Ghostvillage.com Author Interview
Richard Kimmel has been collecting World War II memorabilia for several decades, but it wasn’t until a few years ago that he discovered some of his many items seemed to have something attached to them. Through working with a pendulum and several psychics, he claims to have identified the origin and locations where the items came from. The idea is called psychometry, and he’s applied it to his vast collection. In his new book, WWII Ghosts, Kimmel takes readers through his collection with photographs and descriptions as well as the accounts of the psychics he worked with. Ghostvillage.com caught up with Richard to ask him about his work.
When did you first start collecting World War II memorabilia?
Richard Kimmel: I actually began with collecting the wartime postal issues back in the middle 1940’s. Then, as the neighborhood G.I’s began returning home from WWII, I was fortunate, as many of the neighborhood kids were, to be given a few souvenirs; war booty as I recall them calling it. I still have one of the items.
What made you think that there might be something spiritual attached to these objects?
As I progressed with collecting these wartime artifacts, after a span of about ten years had passed, I began to attend some of the military collecting shows. I recall that early on, even back as far as the middle 1940’s, when I held some of these artifacts I had strange, unexplainable (at the time), feelings. Not relating any connection to the paranormal until after I had my cardiac surgery in 2004, new experiences began to open to me.
Have you practiced psychometry on other objects in the past?
In the past, no. However, when my daughter, Karen founded the New Jersey Ghost Organization, which I am a member, I began to use psychometry in conjunction with our investigations.
Do you believe all objects might hold some imprint of its owner or the place where it came from?
I have discovered that not all objects have energy coming from them. From my experience in working with artifacts, I more often than not connect with energy from those having been ground-dug in wartime areas, but not confined to those areas as artifacts in general may have a connection to its past or original owner. This depends on how strong their feelings were to the item. One must also consider residual energy which can play an important part in being able to present a past event. In my researching an artifact this is very important, as both an interactive or a residual connection can present unknown facts that may be connected to the past, the original owner, or circumstances surrounding the artifact.

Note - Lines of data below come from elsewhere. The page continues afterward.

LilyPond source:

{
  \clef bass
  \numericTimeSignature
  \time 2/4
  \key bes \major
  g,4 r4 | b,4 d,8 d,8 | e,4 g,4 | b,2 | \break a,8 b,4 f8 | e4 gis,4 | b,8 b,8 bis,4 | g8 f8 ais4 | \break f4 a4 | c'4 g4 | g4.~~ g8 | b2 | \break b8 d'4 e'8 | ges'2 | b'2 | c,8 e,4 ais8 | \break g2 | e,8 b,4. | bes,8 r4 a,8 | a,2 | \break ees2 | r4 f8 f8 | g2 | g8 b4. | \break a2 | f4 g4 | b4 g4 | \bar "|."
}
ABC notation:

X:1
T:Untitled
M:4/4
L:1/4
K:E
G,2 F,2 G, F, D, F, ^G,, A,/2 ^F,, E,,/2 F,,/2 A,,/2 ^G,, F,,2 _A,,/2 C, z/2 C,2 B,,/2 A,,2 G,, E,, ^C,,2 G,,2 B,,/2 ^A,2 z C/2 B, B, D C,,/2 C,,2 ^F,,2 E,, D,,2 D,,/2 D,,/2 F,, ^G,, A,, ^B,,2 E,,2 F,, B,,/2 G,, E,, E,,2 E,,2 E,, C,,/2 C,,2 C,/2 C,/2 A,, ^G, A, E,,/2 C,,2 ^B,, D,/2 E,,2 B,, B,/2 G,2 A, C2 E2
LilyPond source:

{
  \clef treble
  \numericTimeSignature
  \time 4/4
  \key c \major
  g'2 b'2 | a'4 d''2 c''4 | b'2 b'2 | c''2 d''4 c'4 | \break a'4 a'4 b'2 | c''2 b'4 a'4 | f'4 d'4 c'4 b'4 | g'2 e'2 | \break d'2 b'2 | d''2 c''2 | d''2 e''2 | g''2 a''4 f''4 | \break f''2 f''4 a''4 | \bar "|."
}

You call your work “paranormal archeology.” What do you think we can learn from this practice?
Much can be learned from these artifacts, even to the extent of possibly changing history, simply because through residual psychic visions and first-hand information from the spirit who may be connected to the artifact, you can get a clearer picture of what may have ensued during a specific wartime battle that has not been presented by the historians of the time.
What is your favorite piece in your collection, and what readings have you gleaned from that piece?
To answer this question I’m going to refer to Chapter Thirty-One in my book “The Mystery of the Walking Stick,” having a profound connection to Adolf Hitler.
How do you use psychics in your work?
When I first discover that an artifact has energy connected to it, using my pendulum, I will ask one or several of my psychics, mostly renowned psychic, Jane Doherty, for an evaluation. I will never disclose any facts, other than what may be visually apparent, to the psychic. I’m told information confirming what I already know of the artifact and, more importantly, information that was not previously known. When I continue researching the artifact, I usually find that the previously unknown information proves to be factual.
What future projects are your working on?
I am currently under contract from Schiffer Publishing for a second book, a bit different from this one as it is not about artifacts but is about haunted locations in New Jersey. The book will include many of the major investigations, including a few of the historical locations, of my daughter’s group along with the startling paranormal discoveries gleaned from them.
What’s the best birthday gift you’ve ever received?
Artifact wise, just this past week in time for my birthday on April 29th. A Cross of the German Mother that had been ground-dug, discovered just below the surface in a wooded area in Bavaria by a friend of mine in Munich, Germany. This happens to be the golden version that was presented to German mothers who had given birth to their eighth child. There were two other versions of this award, one silver for six children, and one bronze for four children.
Should you be interested, the following is the story connected to this award:
“Mother’s Cross” and Maria Cult
Hitler said that women’s bodies belonged to the German people, while the Church averred that they were the property of the Holy Ghost. But this difference was theoretical: in practice, both meant that her body didn’t belong to her and could be used to produce the maximum number of soldiers and/or Catholics.
This is a “Cross of Honour of the German Mother,” generally known as a “Mother’s cross,” a fertility award in line with the policies of both the Nazis and the Church. It was intended as the feminine version of the iron cross for soldiers. The Nazis wanted more soldiers, the Church, more Catholics: here they were natural allies.
The awards for fecundity followed the Olympic model: bronze for four children, silver for six, and gold for eight. The children all had to be born alive, to be “genetically healthy” and of “German blood.” And if the mother ever behaved in a way which was “not in conformity with her race” she could be stripped of the award.